Feature flag rollout: `agentic_manual_retry_for_duo_chat_responses`
<!--IssueSummary start-->
<details>
<summary>
Everyone can contribute. [Help move this issue forward](https://handbook.gitlab.com/handbook/marketing/developer-relations/contributor-success/community-contributors-workflows/#contributor-links) while earning points, leveling up and collecting rewards.
</summary>
- [Label this issue](https://contributors.gitlab.com/manage-issue?action=label&projectId=278964&issueIid=601522)
</details>
<!--IssueSummary end-->
## Summary
This issue is to roll out the [Add retry button to Duo Chat responses](https://gitlab.com/gitlab-org/gitlab/-/work_items/587828) feature on production, which is currently behind the `agentic_manual_retry_for_duo_chat_responses` feature flag.

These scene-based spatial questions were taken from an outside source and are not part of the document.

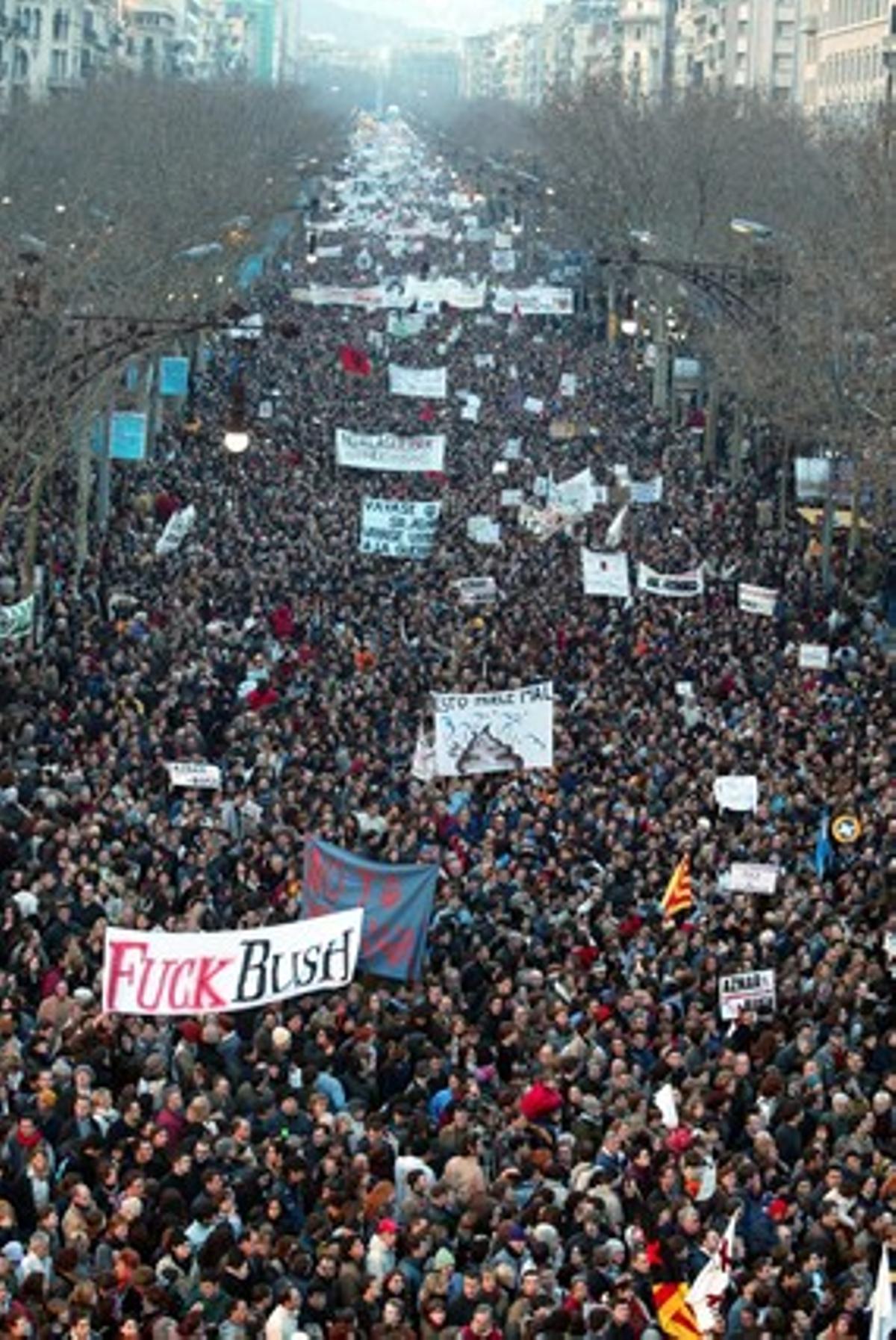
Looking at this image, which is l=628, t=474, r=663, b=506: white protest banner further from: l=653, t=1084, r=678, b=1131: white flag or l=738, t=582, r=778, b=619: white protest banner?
l=653, t=1084, r=678, b=1131: white flag

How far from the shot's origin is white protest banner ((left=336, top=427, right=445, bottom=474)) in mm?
45094

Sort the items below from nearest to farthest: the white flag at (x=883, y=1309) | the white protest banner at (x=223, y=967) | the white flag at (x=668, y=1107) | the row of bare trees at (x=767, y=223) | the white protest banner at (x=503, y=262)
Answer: the white flag at (x=883, y=1309)
the white flag at (x=668, y=1107)
the white protest banner at (x=223, y=967)
the row of bare trees at (x=767, y=223)
the white protest banner at (x=503, y=262)

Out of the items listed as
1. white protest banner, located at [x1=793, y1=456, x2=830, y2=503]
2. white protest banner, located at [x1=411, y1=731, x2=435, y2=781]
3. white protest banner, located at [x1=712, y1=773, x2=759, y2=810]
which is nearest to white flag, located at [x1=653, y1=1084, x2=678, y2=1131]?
white protest banner, located at [x1=712, y1=773, x2=759, y2=810]

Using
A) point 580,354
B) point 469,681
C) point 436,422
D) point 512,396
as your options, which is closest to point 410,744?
point 469,681

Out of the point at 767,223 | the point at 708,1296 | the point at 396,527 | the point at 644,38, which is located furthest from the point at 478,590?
the point at 644,38

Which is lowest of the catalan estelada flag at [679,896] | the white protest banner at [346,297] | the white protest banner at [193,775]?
the white protest banner at [346,297]

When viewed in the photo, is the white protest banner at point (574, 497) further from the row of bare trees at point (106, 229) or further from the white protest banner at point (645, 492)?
the row of bare trees at point (106, 229)

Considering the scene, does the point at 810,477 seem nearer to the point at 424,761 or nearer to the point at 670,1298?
the point at 424,761

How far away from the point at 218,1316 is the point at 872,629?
83.5 ft

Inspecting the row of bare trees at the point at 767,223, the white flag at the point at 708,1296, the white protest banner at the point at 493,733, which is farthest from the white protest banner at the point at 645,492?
the white flag at the point at 708,1296

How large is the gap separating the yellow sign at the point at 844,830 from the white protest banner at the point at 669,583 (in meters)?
11.3

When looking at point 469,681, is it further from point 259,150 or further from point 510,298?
point 259,150

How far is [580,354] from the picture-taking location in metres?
75.4

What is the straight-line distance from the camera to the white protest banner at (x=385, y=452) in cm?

**Feature flag type:** `gitlab_com_derisk` (default: off)
**Milestone:** 19.1
**MR:** https://gitlab.com/gitlab-org/gitlab/-/merge_requests/237062
**Parent epic:** https://gitlab.com/groups/gitlab-org/-/work_items/21289
> **Note:** The feature flag should remain **off** until all three implementation MRs are merged:
> - Frontend wire-up: !237062 (this MR)
> - Frontend `isRetry` plumbing: !238116
> - Backend duo-workflow-service: [ai-assist!5570](https://gitlab.com/gitlab-org/modelops/applied-ml/code-suggestions/ai-assist/-/merge_requests/5570)
## Owners
- Most appropriate Slack channel to reach out to: `#g_duo_chat`
- Best individual to reach out to: @tbulva
## Expectations
### What are we expecting to happen?
A retry button (redo icon) appears in the Duo Chat response action bar after every completed or stopped response. Clicking it resubmits the preceding user prompt as a fresh chat message, consuming credits like any normal submission. The button is hidden during active streaming and does not appear on intermediate tool call steps.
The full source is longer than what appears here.